▸ PROVIDED TEXT:

Aksaray (literally "White Palace" in Turkish) is a neighbourhood in the municipality and district of Fatih, Istanbul Province, Turkey. Its population is 8,541 (2022). It is so named because it was founded by migrants from Aksaray in central Turkey, brought here in the 15th century by Mehmet II to repopulate the city after its conquest.

Aksaray is a mainly modern neighbourhood centred on a busy square. It was historically known as Bóos, (Latin: Forum Bovis, Greek: ὁ Bοῦς, romanized: o Bous), It has a large population of migrants from the southeast of the country and many restaurants serve the cuisine of Şanlıurfa, Diyarbakır and Hatay. More recently it has also acquired a large population of Syrian refugees who have introduced their own cuisine to the mix. There are many shops and hotels here.

To the east, Aksaray borders the textile-retailing neighbourhood of Laleli while to the west, along Millet Caddesi, lies Çapa. To the south is Yenikapı and to the north Fatih. Busy Vatan Caddesi (AKA Adnan Menderes Bulvarı) runs northwest from Aksaray towards the City Walls, following the route of the lost Lycos river.

▸ DATA UNDER STUDY:
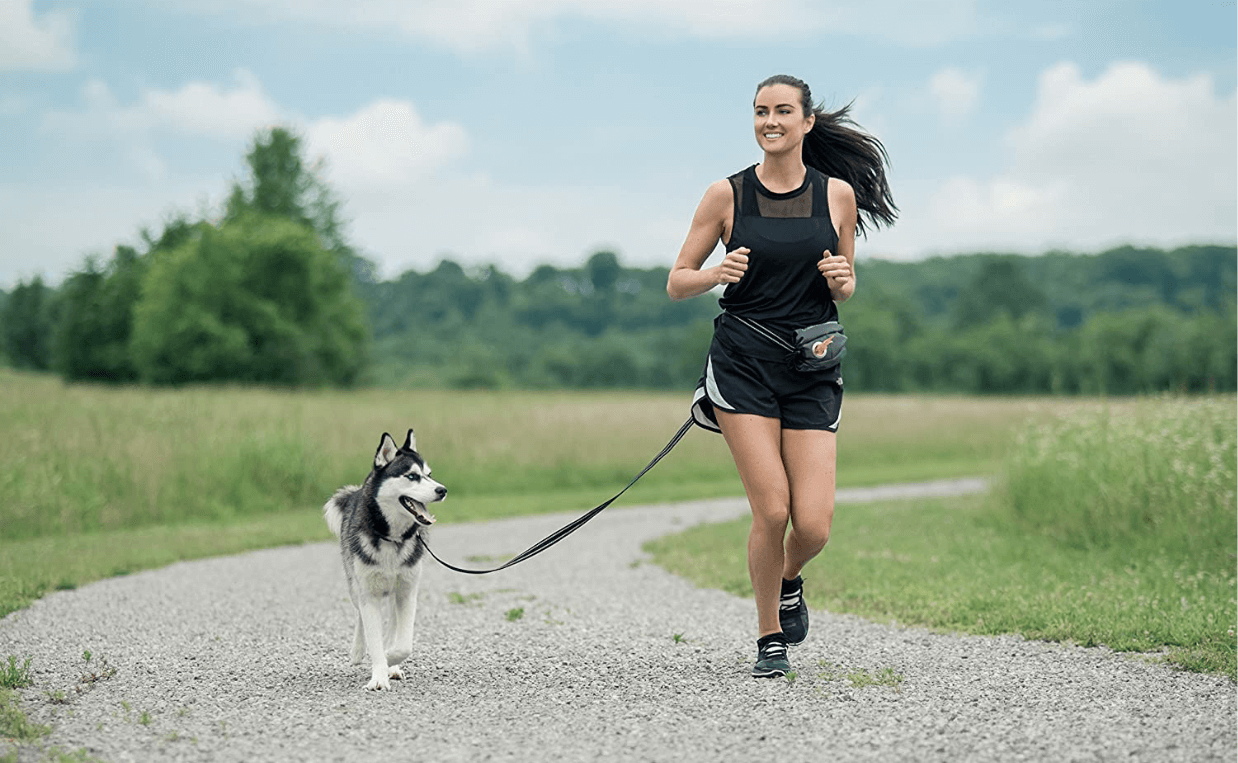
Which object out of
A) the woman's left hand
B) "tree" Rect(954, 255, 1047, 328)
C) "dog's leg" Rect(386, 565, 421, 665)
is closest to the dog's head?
"dog's leg" Rect(386, 565, 421, 665)

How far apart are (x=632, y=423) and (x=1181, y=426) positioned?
15.6 m

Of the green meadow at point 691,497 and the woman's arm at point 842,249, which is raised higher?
the woman's arm at point 842,249

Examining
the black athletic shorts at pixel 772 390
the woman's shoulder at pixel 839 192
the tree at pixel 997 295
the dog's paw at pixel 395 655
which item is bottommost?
the dog's paw at pixel 395 655

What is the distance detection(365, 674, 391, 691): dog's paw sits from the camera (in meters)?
5.26

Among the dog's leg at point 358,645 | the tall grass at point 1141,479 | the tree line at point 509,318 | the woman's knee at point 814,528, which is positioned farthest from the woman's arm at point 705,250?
the tree line at point 509,318

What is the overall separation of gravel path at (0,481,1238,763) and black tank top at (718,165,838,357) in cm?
186

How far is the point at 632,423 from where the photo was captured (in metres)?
26.4

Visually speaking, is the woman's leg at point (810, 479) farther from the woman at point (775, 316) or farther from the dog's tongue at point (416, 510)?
the dog's tongue at point (416, 510)

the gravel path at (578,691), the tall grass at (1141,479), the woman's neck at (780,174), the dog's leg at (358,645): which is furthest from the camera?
the tall grass at (1141,479)

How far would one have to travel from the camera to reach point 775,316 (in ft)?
17.8

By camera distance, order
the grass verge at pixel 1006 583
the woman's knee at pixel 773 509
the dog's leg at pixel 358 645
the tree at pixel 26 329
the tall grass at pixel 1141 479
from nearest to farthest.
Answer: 1. the woman's knee at pixel 773 509
2. the dog's leg at pixel 358 645
3. the grass verge at pixel 1006 583
4. the tall grass at pixel 1141 479
5. the tree at pixel 26 329

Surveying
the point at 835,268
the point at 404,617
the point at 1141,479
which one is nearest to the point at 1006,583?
the point at 1141,479

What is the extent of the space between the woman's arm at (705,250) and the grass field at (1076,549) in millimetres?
3332

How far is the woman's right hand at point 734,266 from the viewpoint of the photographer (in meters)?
5.21
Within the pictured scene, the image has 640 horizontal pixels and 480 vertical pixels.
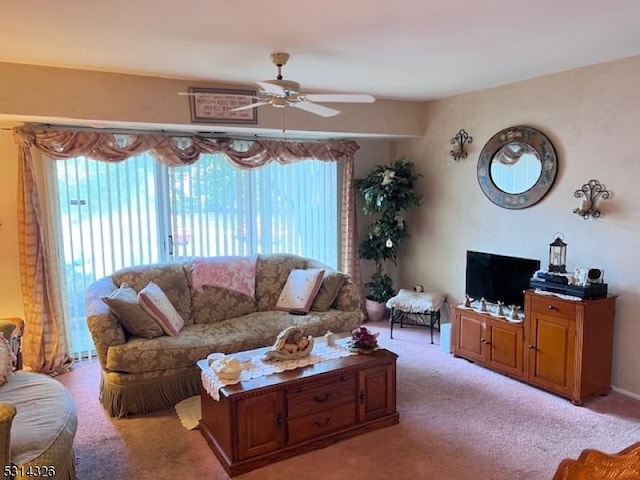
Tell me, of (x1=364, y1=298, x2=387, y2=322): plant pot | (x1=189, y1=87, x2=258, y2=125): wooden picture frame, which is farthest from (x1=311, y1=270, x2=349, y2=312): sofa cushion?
(x1=189, y1=87, x2=258, y2=125): wooden picture frame

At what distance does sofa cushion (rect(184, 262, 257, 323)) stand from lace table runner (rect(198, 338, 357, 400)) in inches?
44.5

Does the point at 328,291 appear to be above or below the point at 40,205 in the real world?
below

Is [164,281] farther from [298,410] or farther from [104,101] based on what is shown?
[298,410]

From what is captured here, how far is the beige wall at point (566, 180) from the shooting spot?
11.6 feet

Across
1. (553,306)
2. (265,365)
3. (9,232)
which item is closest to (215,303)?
(265,365)

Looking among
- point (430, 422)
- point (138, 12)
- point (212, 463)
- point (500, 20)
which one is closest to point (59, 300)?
A: point (212, 463)

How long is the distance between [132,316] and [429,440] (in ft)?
7.48

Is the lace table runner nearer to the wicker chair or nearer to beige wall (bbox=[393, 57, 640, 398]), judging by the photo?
the wicker chair

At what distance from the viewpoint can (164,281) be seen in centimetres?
413

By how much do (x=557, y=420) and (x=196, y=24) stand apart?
3.45m

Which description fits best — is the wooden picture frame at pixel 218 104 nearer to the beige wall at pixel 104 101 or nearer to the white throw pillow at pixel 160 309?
the beige wall at pixel 104 101

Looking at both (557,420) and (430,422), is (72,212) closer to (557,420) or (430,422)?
(430,422)

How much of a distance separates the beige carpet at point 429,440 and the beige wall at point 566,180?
760 mm

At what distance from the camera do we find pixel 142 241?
181 inches
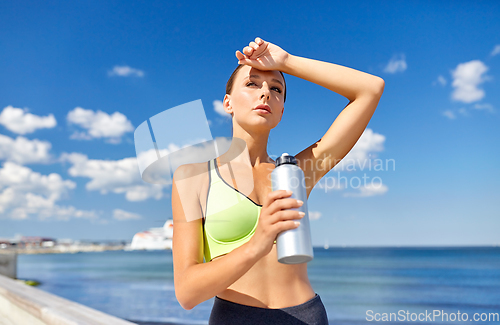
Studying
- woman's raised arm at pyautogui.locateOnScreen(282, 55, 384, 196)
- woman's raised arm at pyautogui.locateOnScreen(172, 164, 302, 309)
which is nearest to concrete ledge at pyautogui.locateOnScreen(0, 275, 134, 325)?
woman's raised arm at pyautogui.locateOnScreen(172, 164, 302, 309)

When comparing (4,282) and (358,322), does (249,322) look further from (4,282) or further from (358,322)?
(358,322)

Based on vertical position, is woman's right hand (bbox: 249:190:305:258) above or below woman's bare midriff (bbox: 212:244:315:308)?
above

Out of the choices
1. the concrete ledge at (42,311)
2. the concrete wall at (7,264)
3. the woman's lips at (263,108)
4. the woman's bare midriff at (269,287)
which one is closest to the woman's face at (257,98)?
the woman's lips at (263,108)

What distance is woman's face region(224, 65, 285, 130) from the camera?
61.3 inches

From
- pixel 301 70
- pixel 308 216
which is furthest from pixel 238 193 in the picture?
pixel 301 70

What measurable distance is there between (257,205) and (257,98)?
1.50 ft

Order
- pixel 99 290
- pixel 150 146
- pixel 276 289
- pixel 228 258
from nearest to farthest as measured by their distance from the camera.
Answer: pixel 228 258, pixel 276 289, pixel 150 146, pixel 99 290

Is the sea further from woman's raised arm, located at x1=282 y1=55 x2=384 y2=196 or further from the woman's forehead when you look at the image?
the woman's forehead

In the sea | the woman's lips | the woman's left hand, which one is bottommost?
the sea

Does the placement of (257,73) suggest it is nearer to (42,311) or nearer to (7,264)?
(42,311)

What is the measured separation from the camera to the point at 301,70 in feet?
5.37

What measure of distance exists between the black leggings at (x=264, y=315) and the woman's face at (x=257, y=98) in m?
0.72

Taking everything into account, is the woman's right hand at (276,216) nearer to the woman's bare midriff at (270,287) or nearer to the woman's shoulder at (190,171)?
the woman's bare midriff at (270,287)

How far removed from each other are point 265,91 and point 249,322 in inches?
35.5
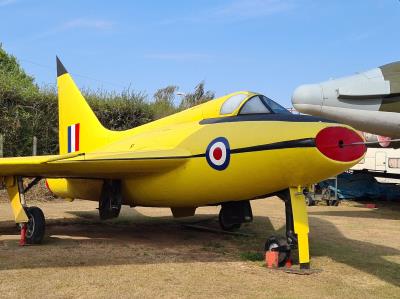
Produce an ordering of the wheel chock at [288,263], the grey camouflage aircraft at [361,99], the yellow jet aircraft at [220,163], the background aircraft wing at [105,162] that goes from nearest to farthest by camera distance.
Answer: the yellow jet aircraft at [220,163] < the wheel chock at [288,263] < the background aircraft wing at [105,162] < the grey camouflage aircraft at [361,99]

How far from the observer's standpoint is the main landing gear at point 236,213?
8.26m

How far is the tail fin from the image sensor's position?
33.1 feet

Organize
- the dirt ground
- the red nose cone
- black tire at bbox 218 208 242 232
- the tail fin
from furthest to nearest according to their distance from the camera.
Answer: the tail fin < black tire at bbox 218 208 242 232 < the red nose cone < the dirt ground

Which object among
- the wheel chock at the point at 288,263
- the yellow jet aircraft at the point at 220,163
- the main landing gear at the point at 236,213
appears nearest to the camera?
the yellow jet aircraft at the point at 220,163

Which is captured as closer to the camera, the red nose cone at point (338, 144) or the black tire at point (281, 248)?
the red nose cone at point (338, 144)

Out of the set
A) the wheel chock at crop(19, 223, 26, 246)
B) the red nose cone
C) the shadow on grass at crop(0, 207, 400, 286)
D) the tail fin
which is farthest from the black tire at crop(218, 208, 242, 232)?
the wheel chock at crop(19, 223, 26, 246)

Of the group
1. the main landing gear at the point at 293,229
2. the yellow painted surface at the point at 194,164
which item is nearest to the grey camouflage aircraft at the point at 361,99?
the yellow painted surface at the point at 194,164

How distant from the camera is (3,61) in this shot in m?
39.0

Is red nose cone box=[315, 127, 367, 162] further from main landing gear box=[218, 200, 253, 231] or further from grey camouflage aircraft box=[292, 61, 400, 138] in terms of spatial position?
grey camouflage aircraft box=[292, 61, 400, 138]

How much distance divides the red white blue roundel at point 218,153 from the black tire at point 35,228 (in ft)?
10.2

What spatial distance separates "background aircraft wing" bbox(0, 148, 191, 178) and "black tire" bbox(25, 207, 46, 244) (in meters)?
0.86

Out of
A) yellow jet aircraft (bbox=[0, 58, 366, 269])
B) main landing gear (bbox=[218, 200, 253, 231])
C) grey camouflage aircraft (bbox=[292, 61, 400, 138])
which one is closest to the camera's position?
yellow jet aircraft (bbox=[0, 58, 366, 269])

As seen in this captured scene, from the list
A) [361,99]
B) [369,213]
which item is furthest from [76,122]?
[369,213]

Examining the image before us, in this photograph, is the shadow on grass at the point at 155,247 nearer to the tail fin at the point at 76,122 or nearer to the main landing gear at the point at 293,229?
the main landing gear at the point at 293,229
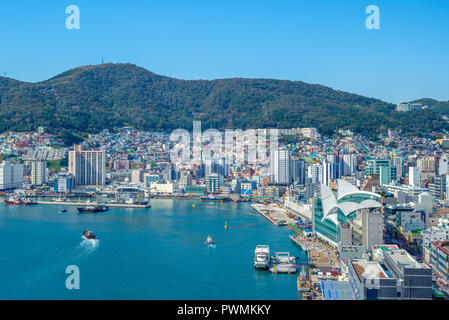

▸ TRY IT: Summarize the text about Aksaray in three sentences.

▸ TASK SOLUTION: Aksaray is a mainly modern neighborhood in Fatih district, Istanbul Province, Turkey, with a population of 8,541 in 2022. It is named after migrants from Aksaray in central Turkey, whom Mehmet II brought there in the 15th century to repopulate the city after its conquest. Today it is centered on a busy square with many shops and hotels, and it has large populations of migrants from the country's southeast and of Syrian refugees, whose cuisines are served in its restaurants.